* TRECHO SELECIONADO
##########

Olhando para as origens do carnaval, e para a forma como ele se configurava há muito pouco tempo, as manchetes do caso José Roberto Arruda seriam um deleite para qualquer escola de samba. Afinal, é no carnaval que o plebeu vira rei, que os papéis se invertem e que o povo pode botar a boca no trombone de forma descontraída – não é à toa que as máscaras de maior sucesso nos blocos são as de políticos, e que as marchinhas há décadas fazem uma ácida crítica social.
Mas, de uns 15 anos para cá, o espetáculo do Sambódromo mudou. Os patrocínios chegaram, os dirigentes das escolas passaram a achar esse apoio financeiro absolutamente necessário e se entregaram sem pudores aos encantos das moedinhas. O fato é que, desde então, a festa se tornou chapa branca. Branquíssima. Só passa pela Avenida o que o dono do dinheiro quer. E o que eles querem, normalmente, não tem muito a ver com carnaval.
Um desavisado que for ouvir o CD das escolas de samba de 2010, que acaba de chegar às lojas, vai levar um susto, mesmo que ouça apenas as cinco primeiras faixas. Nelas, temos a Beija-Flor, com sua homenagem a Brasília totalmente desconectada do imaginário popular sobre a cidade – como pedir para o povo cantar o samba se ele não se reconhece naquela mensagem? Depois vem a Portela, com uma ode às maravilhas que a tecnologia vem trazendo às favelas cariocas, numa propaganda quase explícita de programas governamentais. Não satisfeita, ainda deu um jeito de incluir em seu samba o nome de uma fabricante de computadores (“Faz da criança um cidadão / Positivo pra nação”), na esperança de pingar mais uma graninha. Depois, aparece o samba da Grande Rio, que obrigou seus compositores a amontoarem no refrão as palavras do slogan de uma cervejaria (“Grande Rio eu sou, guerreiro / Sou brasileiro e faço o meu ziriguidum / Vibra, arquibancada, explode! / O camarote número 1”). Sobra reverência, falta irreverência.

##########

* DADOS

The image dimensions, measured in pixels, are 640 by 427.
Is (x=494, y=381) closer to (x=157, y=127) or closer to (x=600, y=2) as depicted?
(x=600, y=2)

##########

* TAREFAS PROPOSTAS
a. Reproduza fielmente a parte do trecho selecionado que começa em "Olhando para as" e segue até "ácida crítica social.".
b. No trecho selecionado, o refrão da Grande Rio reúne as palavras do slogan de que tipo de empresa?
Para responder, baseie-se somente no trecho selecionado.

* RESPOSTAS
a.
Olhando para as origens do carnaval, e para a forma como ele se configurava há muito pouco tempo, as manchetes do caso José Roberto Arruda seriam um deleite para qualquer escola de samba. Afinal, é no carnaval que o plebeu vira rei, que os papéis se invertem e que o povo pode botar a boca no trombone de forma descontraída – não é à toa que as máscaras de maior sucesso nos blocos são as de políticos, e que as marchinhas há décadas fazem uma ácida crítica social.

b. De uma cervejaria.